Inspiration in a Heavily Realm

Paul Winter Consort

Miho, Journey to the Mountain (Living Music LMU-42, 2010)

Renowned saxophonist and composer Paul Winter has the ability of recruiting some of the world’s finest musicians in his numerous projects. Miho, Journey to the Mountain is no exception.

For this occasion The Paul Winter Consort includes Paul Winter on soprano sax; Armenian musician Arto Tuncboyaciyan on vocals and sazabo; Paul McCandless on woodwinds; Steve Gorn on bansuri; Eugene Friesen on cello; Glen Velez on percussion; Don Grusin on keyboard; Indian musician Dhruba Ghosh on sarangi; Yukiko Matsuyama on koto; the Shumei Taiko Ensemble; Tibetan singer Yangjin Lamu; Tim Brumfield on organ; Café on percussion; Jordan Rudess on keyboard; Eriko Koide on carillon; and The Shumei Chorus, conducted by Hiroko Matsui.

Miho, Journey to the Mountain celebrates I.M. Pei’s Miho Museum in the Shigaki Mountains of Japan. Winter was asked by Shumei, a Japanese organization dedicated to beauty in the arts, natural agriculture, and spiritual healing, to create a musical celebration of the Museum.

Paul Winter inside Miho
The celebration marked the 100th birthday of Mihoko Koyama, the woman who was their leader and whose name graces the Museum. Winter first explored the Museum’s spaces, improvising on his sax, communing with the antiquities and the unique acoustics. “By this time, I was completely smitten with the building, the landscape, the whole place,” remembers Winter. “It’s an extraordinary marriage of architecture and nature. I gradually came to appreciate the antiquities and resonate with the story they seem to tell.”

-- GIVEN DATA --

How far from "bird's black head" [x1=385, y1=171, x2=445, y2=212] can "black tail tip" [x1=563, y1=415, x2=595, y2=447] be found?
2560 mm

-- SET TASK --
Carry on the review of the Paul Winter Consort album Miho, Journey to the Mountain, starting right after its final sentence.

-- TASK RESULT --
Winter honors the occasion with an extremely beautiful Zen-like recording that features his soaring soprano sax, Arto’s spectacular vocal abilities and masterful work by the rest of the musicians. Miho incorporates elements of jazz, classical music, Japanese music, global sounds and thwe natural sounds that Winter loves so much, including rumbling elephants and the Japanese bush warble.

The album was recorded in the Miho Museum, one of Japan’s iconic buildings, designed by I.M. Pei and hidden inside the Shigaraki Mountains near Kyoto,” says Winter. “The music features an array of instruments and voices from Asian and Western cultures, along with those from the symphony of nature.”

Inspired by the legend of Shangri-La, world-renowned American architect I.M. Pei came out of retirement to design the Miho Museum, reached by a soundproofed tunnel meant to clear the mind and then by a graceful suspension bridge over a stunning gorge. It echoes the journey from a famous tale of a fisherman, following a river farther into the mountains than he ever had before, only to come through a tunnel-like cavern into the ravishing valley of Shangri-La, filled with blooming peach trees.

Paul Winter Consort in Japan
“From spending time among the antiquities, I gradually got the idea that paradise was a central theme,” reflects Winter. “People for millennia have wondered about eternity, the afterlife, and have dealt with the reality of death and the hope that there might be something beyond. The stories or visions of wonderful heaven occur across human tradition.”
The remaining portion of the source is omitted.